Il ne s’agit pas ici de répondre à ces questions, ou de poser un jugement de valeur sur l’action des uns et des autres. Il s’agit par contre de s’interroger sur cette sollicitation de l’affectif humain pour faire adopter au plus grand nombre un certain regard. Car pour obtenir, sinon l’adhésion, du moins la neutralité de l’opinion publique, il est facile de déplacer le débat sur le terrain de l’affectif en exploitant des cas, plus ou moins probants, appelant la compassion. Le recours aux sentiments court-circuite l’analyse rationnelle et paralyse le discours nuancé. Les repères étant émoussés, il est alors possible de faire glisser le sens des mots dans une perspective favorable à la cause qu’on veut faire avancer, et d’imposer un vocabulaire spécifique canalisant le débat. Le sujet est ensuite vite oublié, chassé par un autre ; mais l’idée véhiculée reste, elle, implantée durablement dans les consciences.
Internet, par les réseaux sociaux et les forums, est une illustration permanente de cette influence subjective et émotionnelle : l’opinion d’un seul, dont on ne connaît ni l’identité ni la compétence, prend autant de poids que celle de milliers d’autres, à partir du moment où on a joué sur les sentiments.

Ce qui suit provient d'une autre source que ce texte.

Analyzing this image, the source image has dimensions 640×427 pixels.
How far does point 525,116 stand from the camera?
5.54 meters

Et nous savons alors que l’appel à l’affectivité peut par exemple broyer quelqu’un, lynché médiatiquement à coup de rumeurs ou de « révélations ».
Faut-il en conclure que la majorité des hommes fonctionne dans le sensible et utilisent peu leur raison ? Certains sociologues soutiennent que, dans les sociétés archaïques, l’opinion publique est généralement moins librement élaborée dans le for intérieur de l’être raisonnable, et par conséquent plus « fabriquée » qu’elle ne l’est dans une société plus avancée. Peut-être alors qu’un critère pour juger du progrès ou de la régression d’une société est justement la capacité ou non de liberté et d’influence. Plus l’opinion publique, c’est-à-dire la convergence des options individuelles, est élaborée par la pression de l’extérieur, plutôt que par le choix libre, conscient et réfléchi des opinions personnelles réunies dans l’universalité du vrai et du rationnel, plus une société recule, en se laissant dominer par l’affectivité, le sentiment et l’émotionnel.

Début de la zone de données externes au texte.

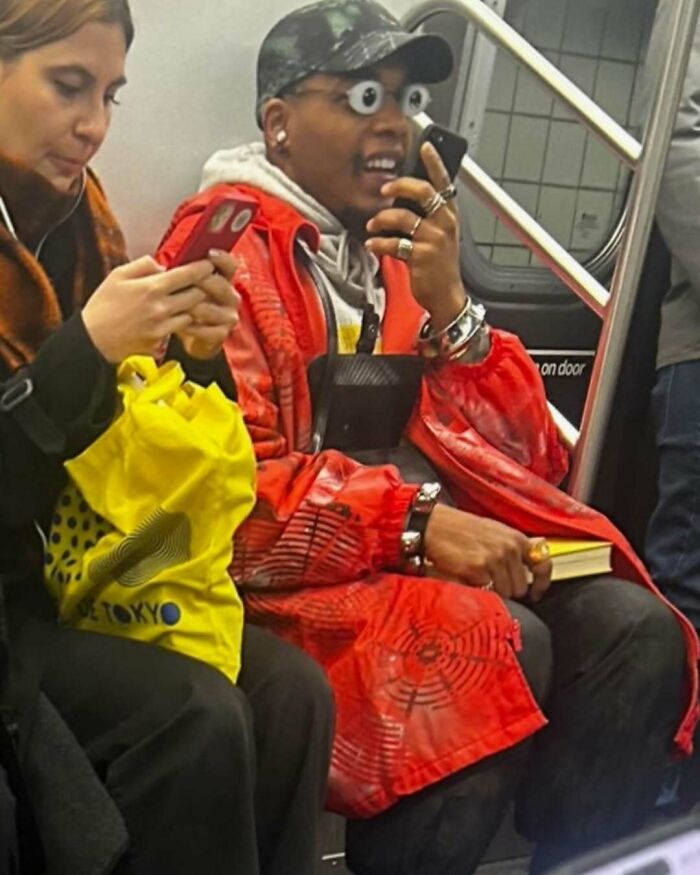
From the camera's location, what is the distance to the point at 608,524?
1980mm

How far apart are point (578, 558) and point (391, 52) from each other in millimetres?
796

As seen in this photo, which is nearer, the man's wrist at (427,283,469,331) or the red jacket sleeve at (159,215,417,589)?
the red jacket sleeve at (159,215,417,589)

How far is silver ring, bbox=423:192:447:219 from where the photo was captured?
Answer: 1.92 metres

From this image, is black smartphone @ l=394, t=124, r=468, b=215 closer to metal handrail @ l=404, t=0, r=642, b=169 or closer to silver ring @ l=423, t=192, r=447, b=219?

La « fabrication » de l’opinion implique une mise hors circuit de la pensée claire et distincte, et par conséquent une sorte de régression vers les représentations collectives, où règnent plutôt les symboles et les mythes que les concepts et les raisonnements. Une fois que l’on a deviné comment cela fonctionne, il est facile de mettre en place des réflexes psychologiques et sociétaux, de type Pavlov, en conditionnant les individus, en les mettant dans un état propice à la réceptivité sans esprit critique, spécialement grâce aux images qui habituent le public à réagir à des symboles. Et c’est une tyrannie…

Dans notre tâche éducative, nous avons à aider les jeunes à mettre l’affectivité à sa juste place, à savoir rechercher des sources fiables, à utiliser la raison et le sens critique. Cela revient à donner les moyens pour éclairer les consciences, pour aider au discernement. Cela nécessite aussi une éducation éthique, une connaissance historique, une véritable culture et l’ouverture au beau. Bref, nous avons à aider les jeunes à devenir libres et à se servir de leur raison. Sur ce sujet, l’Evangile et la foi chrétienne ont sans aucun doute bien des choses à apporter.